Goals can be achieved in joy as well as in graft and knowing how to do what is required to obtain them without requiring oneself to do unnecessary things is an art than can be acquired: acquired insouciance, the art of living.

Taking ourselves too seriously has long been understood as a negative approach to ourselves and others. It is a condition that lacks humour. It can place an unfair burden of personal responsibility on everyone around about everything that is happening. It is more than being dutiful: it is a form of hubris that suggests the universe will not survive without our presence and our involvement. Taking ourselves too seriously is not personally rewarding or psychologically healthy and it is almost always impositional on other people in its extreme form.

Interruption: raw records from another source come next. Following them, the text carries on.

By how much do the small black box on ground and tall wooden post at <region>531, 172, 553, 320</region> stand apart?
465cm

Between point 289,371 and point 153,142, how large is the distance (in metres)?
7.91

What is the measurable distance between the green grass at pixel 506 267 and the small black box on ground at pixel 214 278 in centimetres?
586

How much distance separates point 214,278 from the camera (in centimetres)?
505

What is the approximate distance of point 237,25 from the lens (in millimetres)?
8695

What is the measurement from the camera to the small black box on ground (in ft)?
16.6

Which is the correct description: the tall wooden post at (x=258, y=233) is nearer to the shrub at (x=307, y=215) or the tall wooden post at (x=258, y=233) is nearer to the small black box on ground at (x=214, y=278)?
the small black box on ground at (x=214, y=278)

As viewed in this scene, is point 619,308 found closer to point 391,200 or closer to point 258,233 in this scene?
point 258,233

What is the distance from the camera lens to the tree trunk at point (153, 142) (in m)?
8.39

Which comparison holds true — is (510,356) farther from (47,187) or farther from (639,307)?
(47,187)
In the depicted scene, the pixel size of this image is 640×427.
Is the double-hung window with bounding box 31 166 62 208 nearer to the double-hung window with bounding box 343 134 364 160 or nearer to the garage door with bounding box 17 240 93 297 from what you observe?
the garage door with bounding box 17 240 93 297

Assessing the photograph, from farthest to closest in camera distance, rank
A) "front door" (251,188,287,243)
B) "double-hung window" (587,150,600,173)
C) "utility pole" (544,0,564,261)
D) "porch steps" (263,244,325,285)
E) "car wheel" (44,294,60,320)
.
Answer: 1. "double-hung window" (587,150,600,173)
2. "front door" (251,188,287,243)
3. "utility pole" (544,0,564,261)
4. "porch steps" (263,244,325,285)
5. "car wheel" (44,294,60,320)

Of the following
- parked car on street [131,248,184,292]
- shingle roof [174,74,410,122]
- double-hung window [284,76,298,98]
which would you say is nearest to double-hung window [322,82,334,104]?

Often what we envy most about our former selves is the light-hearted unconcern of insouciant childhood times when we were neither aware of nor preoccupied with worries other than those in our immediate psychological orbit.

We remember a time when the weight of responsibility did not obstruct and when we worried less and enjoyed the immediate moment more.

Worry is not good for us. Insouciance is advised. Insouciance is an idea “whose time has come” and it is a level of equanimity that is needed now for psychologically health life. It is a strategy for today. It is a prescription for mental health. It is realistic, unselfconscious and freeing. It calms us, ignites our inventiveness and reassures the psyche that all will be well. A poetics of living: a philosophy of life.